## WHAT IS EXPECTED:
Counting only exact-case matches, how many lines in the records below contain the string "beam"? Reply with the number alone.

Entries from a dataset
○ ○ ○ ○ ○ ○ ○

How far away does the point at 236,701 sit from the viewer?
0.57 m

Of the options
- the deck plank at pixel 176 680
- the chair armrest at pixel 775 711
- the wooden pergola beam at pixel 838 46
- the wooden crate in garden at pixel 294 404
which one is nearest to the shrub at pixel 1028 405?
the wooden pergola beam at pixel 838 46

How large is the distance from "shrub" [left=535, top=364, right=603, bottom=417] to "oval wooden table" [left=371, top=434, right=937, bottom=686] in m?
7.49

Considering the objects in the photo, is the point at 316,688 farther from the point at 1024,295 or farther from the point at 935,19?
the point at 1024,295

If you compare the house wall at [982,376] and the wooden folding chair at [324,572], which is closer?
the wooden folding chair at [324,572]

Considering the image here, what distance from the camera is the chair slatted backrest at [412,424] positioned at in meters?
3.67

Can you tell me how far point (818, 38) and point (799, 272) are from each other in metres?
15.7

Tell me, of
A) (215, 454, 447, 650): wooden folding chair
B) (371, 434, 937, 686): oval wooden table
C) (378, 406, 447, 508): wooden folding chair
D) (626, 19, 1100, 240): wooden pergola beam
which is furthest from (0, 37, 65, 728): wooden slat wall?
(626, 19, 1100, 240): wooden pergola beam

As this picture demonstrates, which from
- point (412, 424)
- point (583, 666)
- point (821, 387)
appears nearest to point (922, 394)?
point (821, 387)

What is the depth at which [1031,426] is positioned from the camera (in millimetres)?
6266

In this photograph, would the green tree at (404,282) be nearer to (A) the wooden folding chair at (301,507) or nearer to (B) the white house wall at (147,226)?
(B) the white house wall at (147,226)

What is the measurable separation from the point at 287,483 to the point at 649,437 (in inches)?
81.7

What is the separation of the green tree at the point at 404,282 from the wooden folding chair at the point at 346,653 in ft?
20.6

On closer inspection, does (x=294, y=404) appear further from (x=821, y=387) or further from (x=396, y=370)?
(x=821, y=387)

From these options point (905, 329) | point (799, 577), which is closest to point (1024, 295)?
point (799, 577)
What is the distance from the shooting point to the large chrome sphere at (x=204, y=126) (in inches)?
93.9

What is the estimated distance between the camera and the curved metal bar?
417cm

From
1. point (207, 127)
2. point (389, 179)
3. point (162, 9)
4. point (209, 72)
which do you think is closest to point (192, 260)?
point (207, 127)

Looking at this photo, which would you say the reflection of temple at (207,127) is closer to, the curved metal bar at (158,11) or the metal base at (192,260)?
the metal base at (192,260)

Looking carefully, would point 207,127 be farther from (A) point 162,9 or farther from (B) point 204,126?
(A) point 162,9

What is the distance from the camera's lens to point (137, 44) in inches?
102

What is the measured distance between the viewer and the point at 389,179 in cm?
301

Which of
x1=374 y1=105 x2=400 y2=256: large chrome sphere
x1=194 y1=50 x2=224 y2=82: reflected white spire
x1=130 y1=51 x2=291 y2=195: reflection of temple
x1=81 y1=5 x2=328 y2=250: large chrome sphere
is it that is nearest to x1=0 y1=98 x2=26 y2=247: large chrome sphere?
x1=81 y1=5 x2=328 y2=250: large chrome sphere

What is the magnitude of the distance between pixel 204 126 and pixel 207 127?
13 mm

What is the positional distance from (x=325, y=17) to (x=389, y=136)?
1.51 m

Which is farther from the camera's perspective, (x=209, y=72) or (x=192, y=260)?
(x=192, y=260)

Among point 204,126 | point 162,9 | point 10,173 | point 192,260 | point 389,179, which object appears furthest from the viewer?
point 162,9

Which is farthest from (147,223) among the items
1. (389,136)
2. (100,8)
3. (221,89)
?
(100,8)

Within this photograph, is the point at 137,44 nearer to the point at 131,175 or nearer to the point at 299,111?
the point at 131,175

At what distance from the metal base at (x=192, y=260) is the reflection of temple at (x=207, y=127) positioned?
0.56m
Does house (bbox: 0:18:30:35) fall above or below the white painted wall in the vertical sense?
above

○ ○ ○ ○ ○ ○ ○

## ANSWER TO THE TASK:
4